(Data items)
----

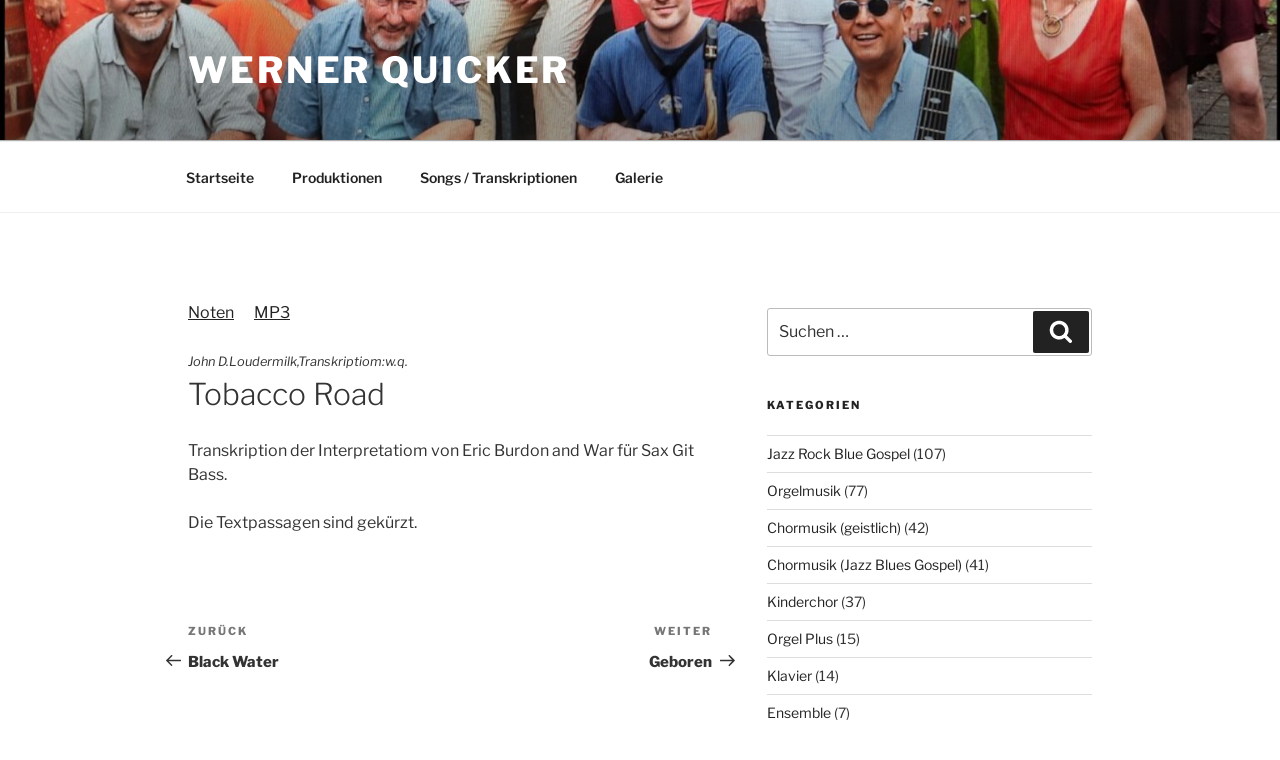

--- FILE ---
content_type: text/css
request_url: https://wernerquicker.de/wp-content/themes/werner-quicker-theme/style.css?ver=20240716
body_size: 525
content:
/*
Theme Name: PSSG Werner Quicker
Theme URL: https://pssg-solutions.de
Description: Twenty Seventeen Child Theme
Author: pssg solutions
Author URL: https://pssg-solutions.de
Template: twentyseventeen
Version: 1.0.0
Text Domain: pssg-werner-quicker
*/

.pssg-list-downloads {
    list-style-type: none;
}

.pssg-list-downloads li {
    display: inline-block;
    margin-right: 20px;
    text-decoration: underline;
}

.pssg-song-zusatz {
    font-style: italic;
    font-size: 0.8rem;
}

/*
 Full Width Template 
*/
body.page-template-template-full-width #content #primary,
body.page-template-template-full-width #content .wrap {
    max-width: 1200px;
}
body.page-template-template-full-width #content #primary .entry-header {
    margin-bottom: 4em;
}

.pssg-buy-wrapper {
    display: flex;
    justify-content: space-between;
    margin-bottom: 1em;
}

.pssg-btn-paypal {
    display: block;
    width: 150px;
    text-align: center;
    line-height: 54px;
    background-color: #222;
    color: #fff;
}

.pssg-btn-paypal:hover,
.pssg-btn-paypal:active,
.pssg-btn-paypal:hover {
    color: #fff;
}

----

> [The task] Repeat the data exactly, without the pictures.

> [Answer for this exercise]
--- FILE ---
content_type: text/css
request_url: https://wernerquicker.de/wp-content/themes/werner-quicker-theme/style.css?ver=20240716
body_size: 525
content:
/*
Theme Name: PSSG Werner Quicker
Theme URL: https://pssg-solutions.de
Description: Twenty Seventeen Child Theme
Author: pssg solutions
Author URL: https://pssg-solutions.de
Template: twentyseventeen
Version: 1.0.0
Text Domain: pssg-werner-quicker
*/

.pssg-list-downloads {
    list-style-type: none;
}

.pssg-list-downloads li {
    display: inline-block;
    margin-right: 20px;
    text-decoration: underline;
}

.pssg-song-zusatz {
    font-style: italic;
    font-size: 0.8rem;
}

/*
 Full Width Template 
*/
body.page-template-template-full-width #content #primary,
body.page-template-template-full-width #content .wrap {
    max-width: 1200px;
}
body.page-template-template-full-width #content #primary .entry-header {
    margin-bottom: 4em;
}

.pssg-buy-wrapper {
    display: flex;
    justify-content: space-between;
    margin-bottom: 1em;
}

.pssg-btn-paypal {
    display: block;
    width: 150px;
    text-align: center;
    line-height: 54px;
    background-color: #222;
    color: #fff;
}

.pssg-btn-paypal:hover,
.pssg-btn-paypal:active,
.pssg-btn-paypal:hover {
    color: #fff;
}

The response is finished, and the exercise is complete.